Set exercise: Repeat all of the data below word for word, with nothing added or left out.

------------------------------------------------

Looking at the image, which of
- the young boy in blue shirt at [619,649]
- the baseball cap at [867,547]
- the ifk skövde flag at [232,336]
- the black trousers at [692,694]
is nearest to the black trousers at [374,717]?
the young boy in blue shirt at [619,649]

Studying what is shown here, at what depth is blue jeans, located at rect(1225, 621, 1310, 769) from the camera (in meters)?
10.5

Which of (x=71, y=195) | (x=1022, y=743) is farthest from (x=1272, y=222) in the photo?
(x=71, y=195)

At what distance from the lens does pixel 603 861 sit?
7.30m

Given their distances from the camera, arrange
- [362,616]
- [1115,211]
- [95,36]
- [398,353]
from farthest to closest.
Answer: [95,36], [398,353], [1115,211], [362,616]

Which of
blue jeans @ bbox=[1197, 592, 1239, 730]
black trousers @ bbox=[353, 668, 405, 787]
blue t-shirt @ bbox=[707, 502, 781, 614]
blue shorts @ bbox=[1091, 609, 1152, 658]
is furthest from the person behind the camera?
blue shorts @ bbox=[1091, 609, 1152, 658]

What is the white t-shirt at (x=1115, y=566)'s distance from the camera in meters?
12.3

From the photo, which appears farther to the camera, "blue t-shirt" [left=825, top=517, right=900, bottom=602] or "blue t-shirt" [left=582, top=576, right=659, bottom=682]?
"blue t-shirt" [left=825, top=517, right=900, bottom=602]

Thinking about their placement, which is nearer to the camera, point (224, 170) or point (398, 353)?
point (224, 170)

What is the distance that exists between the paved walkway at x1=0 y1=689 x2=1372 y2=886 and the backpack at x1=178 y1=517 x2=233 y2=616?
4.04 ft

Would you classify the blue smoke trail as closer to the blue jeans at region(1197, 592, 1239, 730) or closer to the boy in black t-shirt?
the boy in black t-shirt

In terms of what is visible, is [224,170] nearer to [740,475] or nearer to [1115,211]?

------------------------------------------------

Result of the task:
Looking at the image, which of
- the young boy in blue shirt at [619,649]
- the baseball cap at [867,547]
- the ifk skövde flag at [232,336]
- the black trousers at [692,694]
is nearest to the black trousers at [374,717]?
the young boy in blue shirt at [619,649]

Studying what is shown here, at what depth is blue jeans, located at rect(1225, 621, 1310, 769) from the camera (in meters)?
10.5

Which of (x=71, y=195) | (x=1022, y=743) is farthest from (x=1272, y=222) in the photo?
(x=71, y=195)

At what distance from the lens does pixel 603 861 sit?
7.30m

Given their distances from the camera, arrange
- [362,616]
- [1115,211]
- [95,36]
- [398,353]
from farthest to closest.
Answer: [95,36], [398,353], [1115,211], [362,616]

Which of
blue jeans @ bbox=[1197, 592, 1239, 730]
black trousers @ bbox=[353, 668, 405, 787]
blue t-shirt @ bbox=[707, 502, 781, 614]
blue shorts @ bbox=[1091, 609, 1152, 658]
is furthest from the person behind the camera?
blue shorts @ bbox=[1091, 609, 1152, 658]

What is the white t-shirt at (x=1115, y=566)'s distance from the camera in meters?
12.3

From the photo, which appears farther to the camera, "blue t-shirt" [left=825, top=517, right=900, bottom=602] or "blue t-shirt" [left=582, top=576, right=659, bottom=682]?
"blue t-shirt" [left=825, top=517, right=900, bottom=602]

Thinking about their placement, which is nearer to the camera, point (224, 170) or point (398, 353)?
point (224, 170)

What is the distance that exists between the paved walkway at x1=0 y1=689 x2=1372 y2=886 and the backpack at x1=178 y1=517 x2=233 y2=616?
4.04 ft

Would you classify the blue smoke trail as closer to the blue jeans at region(1197, 592, 1239, 730) or closer to the boy in black t-shirt?
the boy in black t-shirt

In terms of what is visible, is [224,170] nearer to [740,475] or nearer to [1115,211]?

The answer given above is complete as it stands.